Manabozho, the Mischief-Maker

He had just time to free the bird which had been beating the drum, when his grandmother came in and delivered to him the big arrow-heads.

In the evening the grandmother said, "My son, you ought to fast before you go to war, as your brothers do, to find out whether you will be successful or not."

He said he had no objection; and having privately stored away, in a shady place in the forest, two or three dozen juicy bears, a moose, and twenty strings of the tenderest birds, he would retire from the lodge so far as to be entirely out of view of his grandmother, fall to and enjoy himself heartily, and at night-fall, having just dispatched a dozen birds and half a bear or so, he would return, tottering and wo-begone, as if quite famished, so as to move deeply the sympathies of his wise old grand-dame.
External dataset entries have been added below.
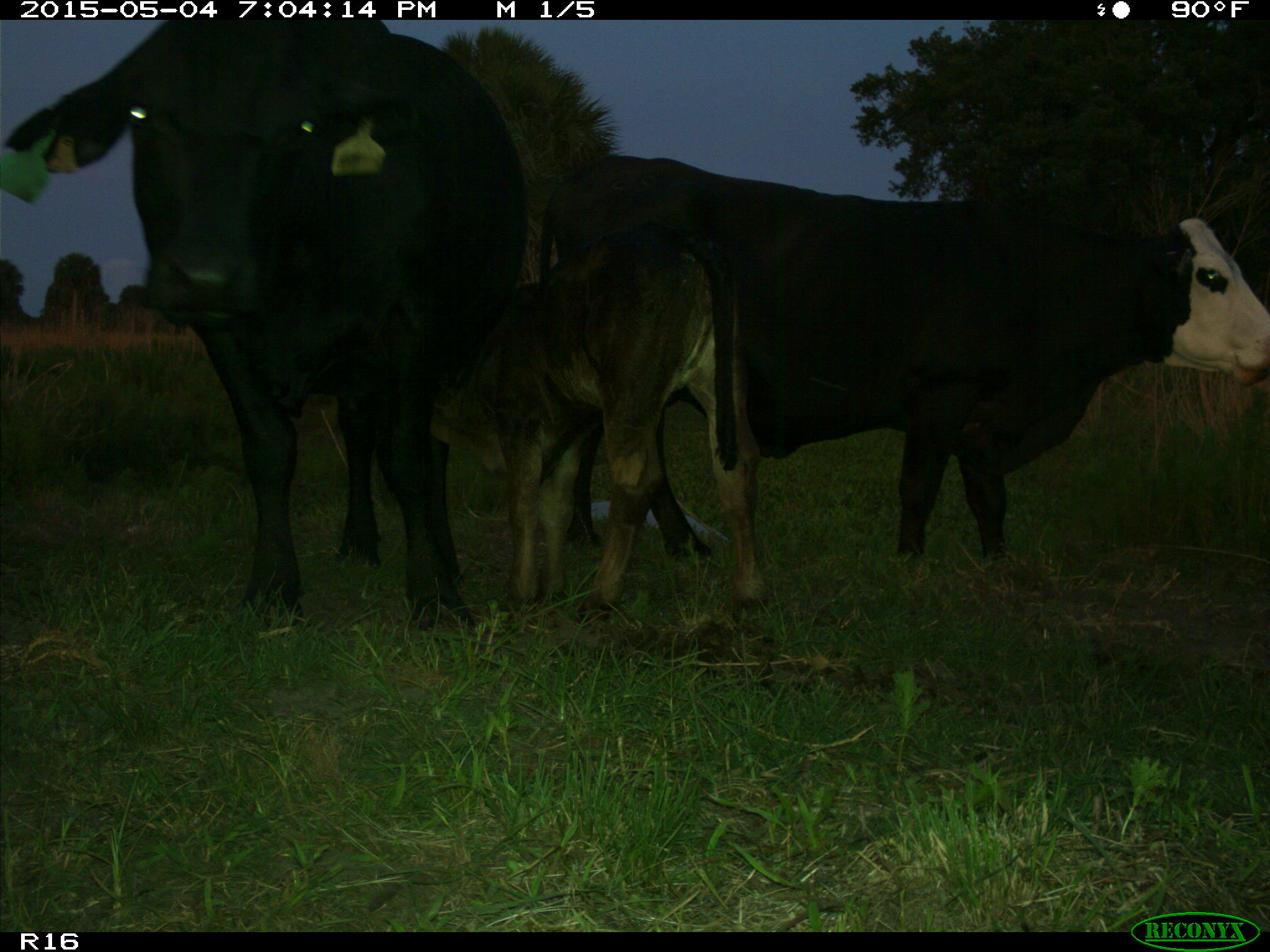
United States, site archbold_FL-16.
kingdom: Animalia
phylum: Chordata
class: Mammalia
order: Artiodactyla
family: Bovidae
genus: Bos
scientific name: Bos taurus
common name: domestic cow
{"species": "Bos taurus (domestic cow)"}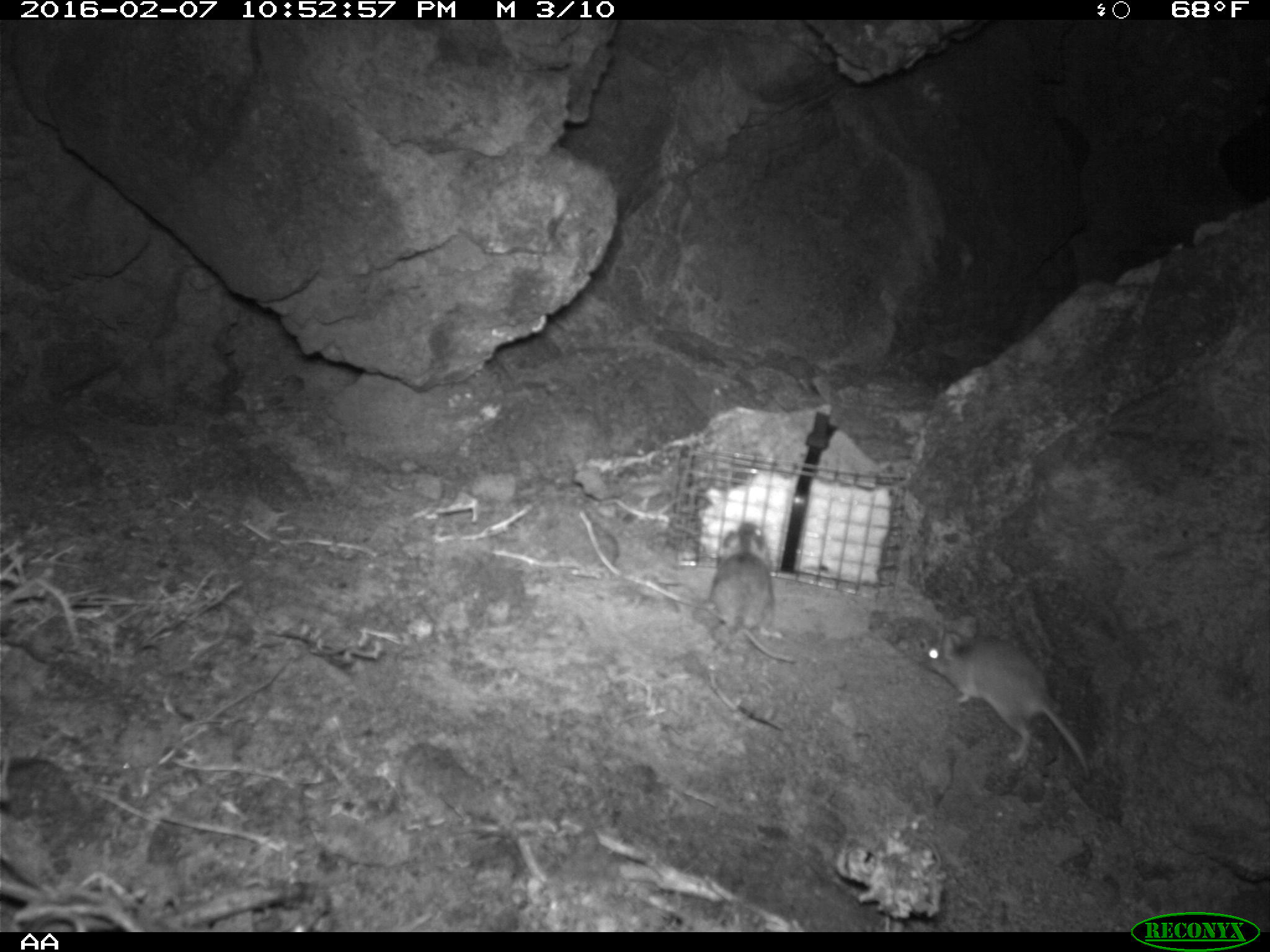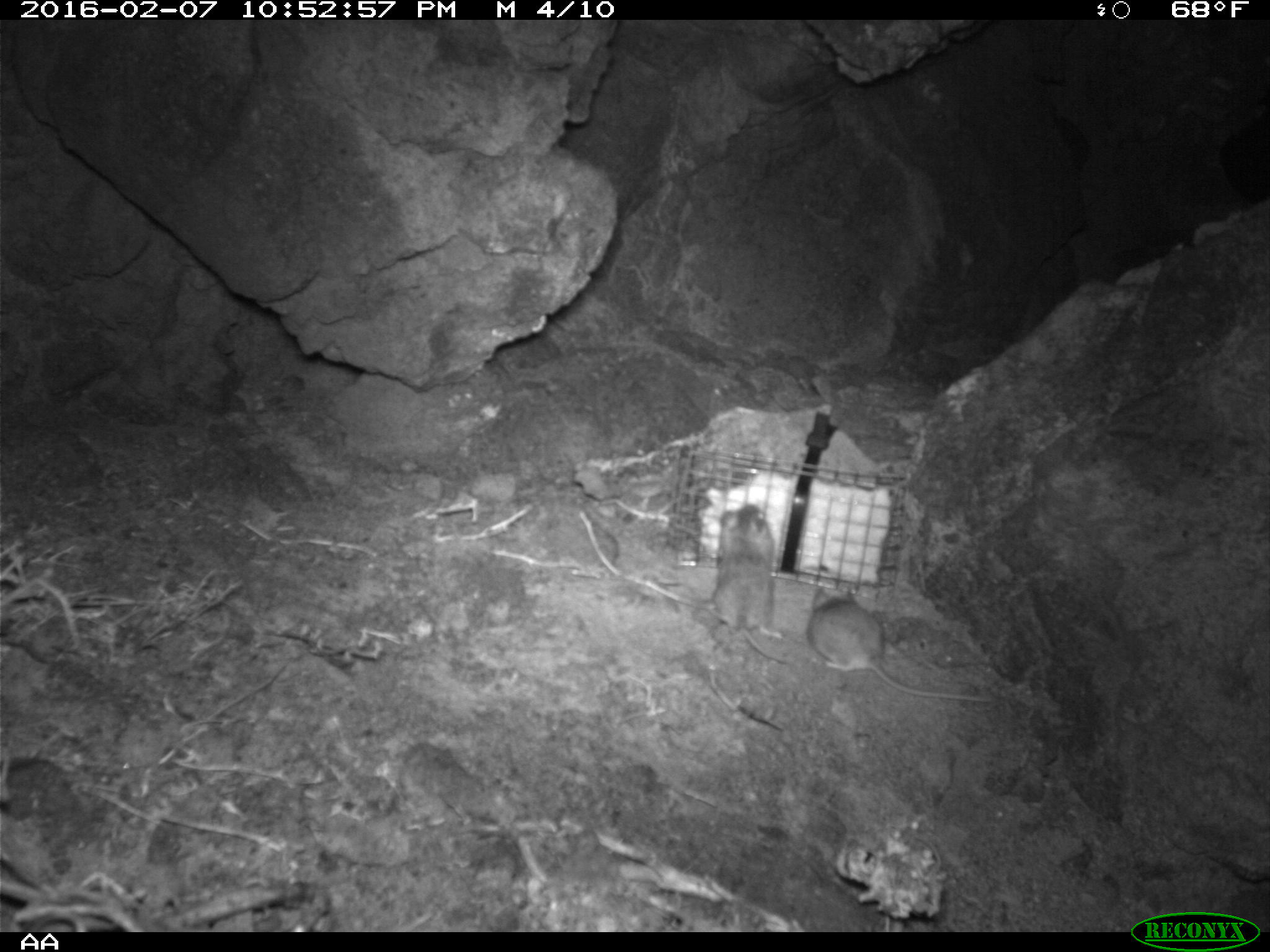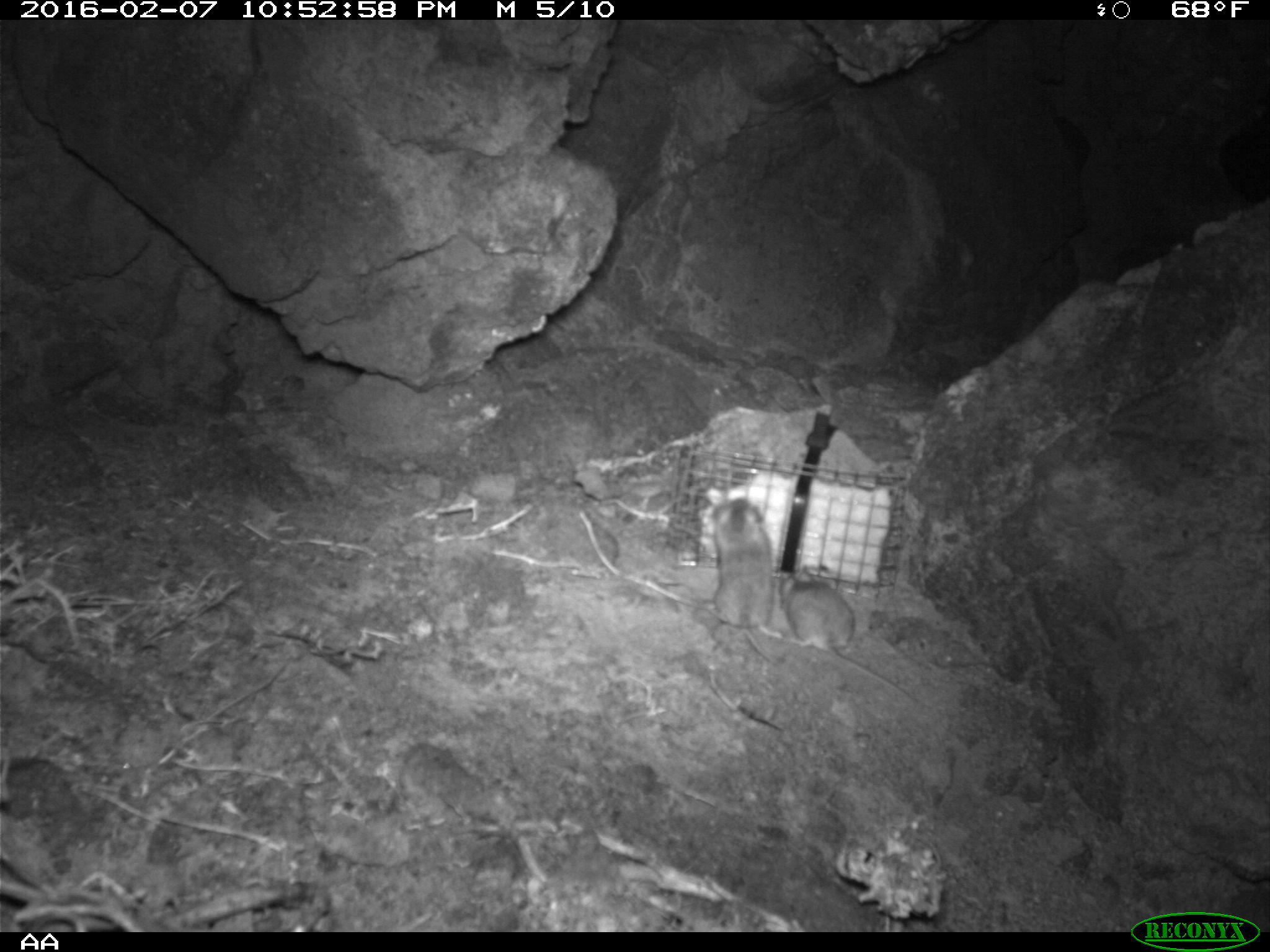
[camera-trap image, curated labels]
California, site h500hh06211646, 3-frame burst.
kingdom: Animalia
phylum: Chordata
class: Mammalia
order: Rodentia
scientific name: Rodentia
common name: rodent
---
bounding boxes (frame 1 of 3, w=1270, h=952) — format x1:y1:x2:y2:
rodent: 917:620:1091:782; 710:521:794:666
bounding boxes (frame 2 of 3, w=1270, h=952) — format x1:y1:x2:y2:
rodent: 806:583:992:702; 687:500:798:664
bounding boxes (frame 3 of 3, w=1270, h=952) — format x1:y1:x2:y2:
rodent: 777:557:920:706; 713:497:778:669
The place of his fast had been chosen by the Noko, and she had told him it must be so far as to be beyond the sound of her voice or it would be unlucky.

After a time Manabozho, who was always spying out mischief, said to himself, "I must find out why my grandmother is so anxious to have me fast at this spot."

The next day he went but a short distance. She cried out, "A little further off;" but he came nearer to the lodge, the rogue that he was, and cried out in a low, counterfeited voice, to make it appear that he was going away instead of approaching. He had now got so near that he could see all that passed in the lodge.

He had not been long in ambush when an old magician crept into the lodge. This old magician had very long hair, which hung across his shoulders and down his back, like a bush or foot-mat. They commenced talking about him, and in doing so, they put their two old heads so very close together that Manabozho was satisfied they were kissing each other. He was indignant that any one should take such a liberty with his venerable grandmother, and to mark his sense of the outrage, he touched the bushy hair of the old magician with a live coal which he had blown upon.